10+ Website Design Myths

Myths about Website Design
Website design has been a fairly mysterious process for a long time because web designers speak in their own language and keep industry secrets to themselves. But now that web design software has opened up the realm to every Tom, Dick, Jane and Harry out there, it's time to set the record straight. For years, the myths surrounding website design have permeated the internet, scaring business owners and everyday people alike to fork over hundreds of dollars for things that they could have been doing themselves.

The Truths That Will Shock You About Website Design

Here are some things that you've been lied to about from the website design community, whether on purpose or through accidental false information:

  • Only Trained Web Designers Can Design Professional Websites.

    As shown by the large number of website builder software, drag and drop builders and personally created websites, this is completely false. Now anyone can design their own website and have it be both professional and successful, even if you have no experience with websites at all.

    Though a professional web designer can do wonders at times, it may not always be required. A lot can be achieved from any professionally designed website theme available on digital marketplaces like ThemeForest .

  • A Responsive Website Is Must Have

    Responsive website design is the new buzzword in web world. Though most people will get benefit from creating responsive website, its not necessary that you need it. The response websites are required for wide variety of customer base. If you customers are not going to access the website on different types of mobile devices than you may not have urgency of doing it. Don't just follow the buzzwords. Do it if your website users really need it.

  • More Features Mean Better Websites

    A lot of people think that more involved is better, but the minimalist approach to site building has long been a standard in the industry. People want the information they need and not much more—the more things you have, the slower your website might be and that is a traffic killer.

  • Web Design Is Essential To A Killer Website

    When people think of web design, they likely think of a ground-up building project that aims to make the site unique from everything else out there on the web. The truth of the matter is that web design isn't as important as web functionality and the content on your page.

    While some might argue that functionality is a part of web design, when you have pre-optimized and functional pages from website builder software, this argument goes out the window.

  • Web Design Brings You Overnight Success

    Website design can only take you so far. There are many other aspects to the website that will contribute to your site's success and hardly any of them will create overnight riches. Website success is a sprint, not a marathon—web design is only the track shoes you wear while running.

  • The Bolder The Font, The Better

    People tend to think that to make something stand out, you need bold font. While bold font should be used to make reading easier and more quickly scannable (like with this list, you only read the facts you want which are relayed by the first, bolded sentence), making everything bold is just poor design.

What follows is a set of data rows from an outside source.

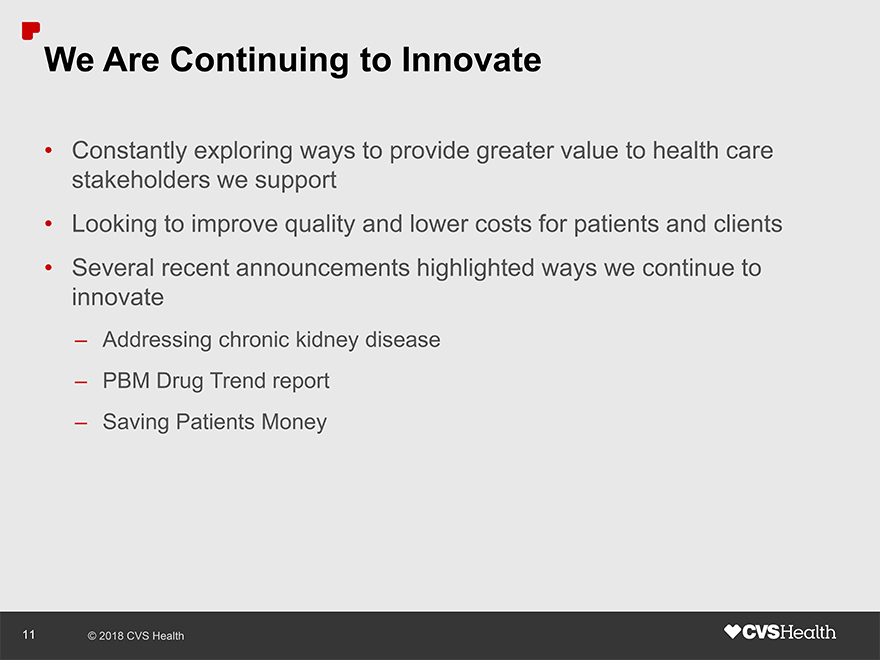 We Are Continuing to Innovate

• Constantly exploring ways to provide greater value to health care stakeholders we support

• Looking to improve quality and lower costs for patients and clients

• Several recent announcements highlighted ways we continue to innovate

– Addressing chronic kidney disease

– PBM Drug Trend report

– Saving Patients Money

11 © 2018 CVS Health

CVSHealth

  • Technology Beats Usability

    The user experience is everything with a website; technology is only an added nicety, not necessity. Make your website accessible and easy to use, and then add some technology and cool gadgets (as long as it doesn't slow down the site and wreck your functionality).

  • The More Moving Parts, The More Interesting The Design

    Bells and whistles belong on trains, not on sites. If you have the bandwidth for it, fine—but most don't. Your “interesting” site could come across as confusing and cluttered and most likely, viewers will leave the site rather than stick around to learn about it.

  • Innovation Is Everything In Web Design

    While it's important to be unique and interesting, it's even more important to remember that familiarity is a good thing on websites. You don't want your navigation bars hard to find or use—people like to get to a website and feel adequate in that they know what they need to do to navigate the site. In other words, they don't want to feel stupid and confused, they want to feel at home.

  • Don't Leave Any Empty Space

    Completely false. White space helps keep the eye focused on the content at hand and keeps the reader engaged. Use a lot of white space and your site will seem focused and uncluttered.

  • Your Logo Needs To Be The Biggest Thing On The Page

    So many websites overdo it with the logo, making it the main focus of the entire page. Sure, you want your logo to be prominent so that first-time visitors get to know it and return visitors recognize they are in the right place, but how many times do they really need to see it as the biggest thing on the page? Don't you think they'll just eventually stop looking at it? They will.